July 30 (Bloomberg) -- Weir Group Plc, the U.K.’s biggest supplier of pressure pumps, gained the most in a month after saying full-year revenue from its oil and gas division will be better than previously forecast.
“With order momentum picking up in Oil & Gas, we think the division is well positioned for 2014,” Bank of America Merrill Lynch analysts including Alex Toms wrote in a note to clients. “With the stock one of the cheapest in the sector we retain our buy.”
Weir rose as much as 4.4 percent, the biggest intraday increase since June 27. The stock traded 3.7 percent higher at 2,154 pence at 3:39 p.m. in London, giving the company a market value of 4.6 billion pounds ($7 billion).
Full-year revenue from oil and gas will probably be “slightly better” than previous expectations, supported by higher pressure-pumping sales, the Glasgow, Scotland-based company said today in a statement. First-half orders at the minerals division rose from the second-half of last year amid more projects on underused or abandoned land.
Weir, the largest supplier of hydraulic fracturing, or fracking, equipment in the oil industry, boosted after-market sales by 9 percent in the first half compared with the same period a year earlier. The company’s order book grew 13 percent compared to the second half of last year.
First-half revenue fell 10 percent to 1.2 billion pounds compared with the same period a year earlier, the company said in the statement. Operating profit, adjusted to exclude exceptional items and intangibles amortization, slid 12 percent compared with the same period a year earlier.

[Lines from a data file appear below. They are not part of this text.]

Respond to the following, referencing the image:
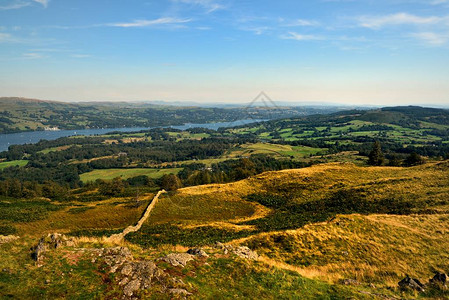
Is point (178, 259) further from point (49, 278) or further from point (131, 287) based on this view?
point (49, 278)

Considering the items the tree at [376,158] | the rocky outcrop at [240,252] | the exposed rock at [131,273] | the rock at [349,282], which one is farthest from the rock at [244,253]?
the tree at [376,158]

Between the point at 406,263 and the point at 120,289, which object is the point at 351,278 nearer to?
the point at 406,263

Whether destocking and project delays which hit first-half revenue are “just blips or something more structural” will determine how the company performs after the second half, said Harry Philips, an analyst at Oriel Securities Ltd.
Assuming a continued recovery in the oil and gas division and no further delays in mining markets, Weir should meet “full-year expectations and continue to expect to deliver low single digit revenue growth and broadly stable margins on 2012,” Chief Executive Officer Keith Cochrane told reporters on a conference call.
A U.S. federal antitrust probe into competitors Halliburton Co. and Baker Hughes Inc. relating to pressure-pumping services, which include fracking, has put the $36 billion industry under increased regulatory pressure. The Justice Department confirmed the probe, and gave no details about what it’s looking into.